Anne Ancia, who leads the WHO’s team on the ground in Congo, said this week that investigators had not yet located a “patient zero” and that the diagnostic delay alone had allowed the virus to seed itself across at least nine, and by the CDC’s count eleven, health zones. Médecins Sans Frontières has begun scaling up its operations in Ituri, and UNICEF has delivered more than fifteen tonnes of medical supplies to Bunia. Uganda’s government has temporarily banned handshakes, hugs and other forms of casual physical contact.

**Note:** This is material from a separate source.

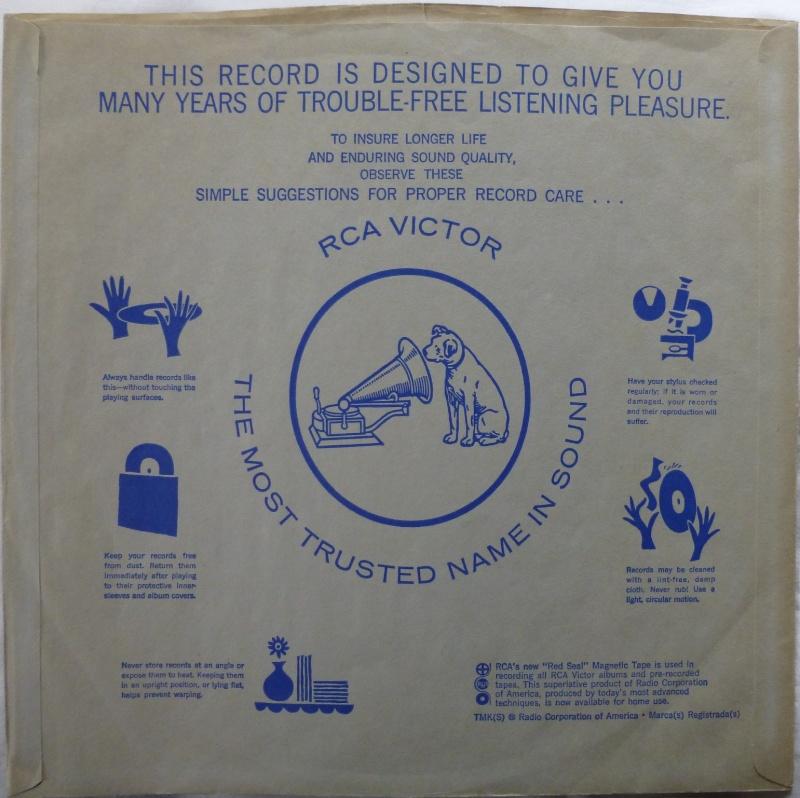 ELVIS' GOLD RECORDS  P1070036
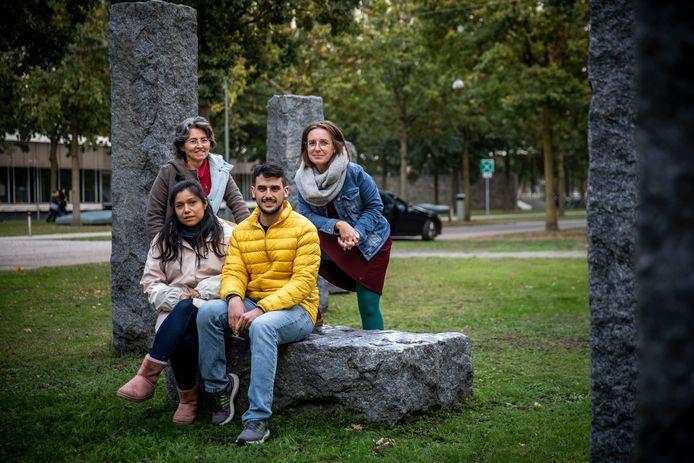 Zittend Priscilla Lima en Eloi Rodriguez, staand Núria Barceló en Pilar Bosch.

For Stafford, who works with the Christian relief organization Serge, the path from a remote Congolese clinic to Berlin took several flights, one of them inside a sealed containment tube. His wife, Rebekah Stafford, also a physician, and a colleague, Patrick LaRochelle, were exposed but have remained asymptomatic and are following monitoring protocols. The CDC reported on Wednesday that Peter Stafford was in stable condition at Charité, where doctors have experience treating Ebola patients flown from West Africa more than a decade ago. High-risk contacts of his case have been moved to Germany and the Czech Republic.
At a House Energy and Commerce hearing on Wednesday, Pillai, the CDC’s incident manager, did not directly answer when asked whether the administration was now barring Americans infected with or exposed to Ebola from entering the country. The question, posed and re-posed by Democratic members, hung in the room. Outside the Capitol, two of the people familiar with hundreds of cases in the response, both career public-health officials, said they had never seen anything like it. One described being told the directive came from senior White House staff, not from the CDC or the State Department. The other said the message to clinicians had been clear: find another country.
In Geneva on Wednesday, Tedros urged member states to keep their borders open and to refrain from punitive travel restrictions, which he said had “no basis in science” and tended to push commerce and movement toward unmonitored crossings. In Bunia, ambulances continued their rounds. In Berlin, an American doctor lay in an isolation ward more than 6,000 miles from home, his country having decided, by accident or by design, that he was safer in someone else’s hospital.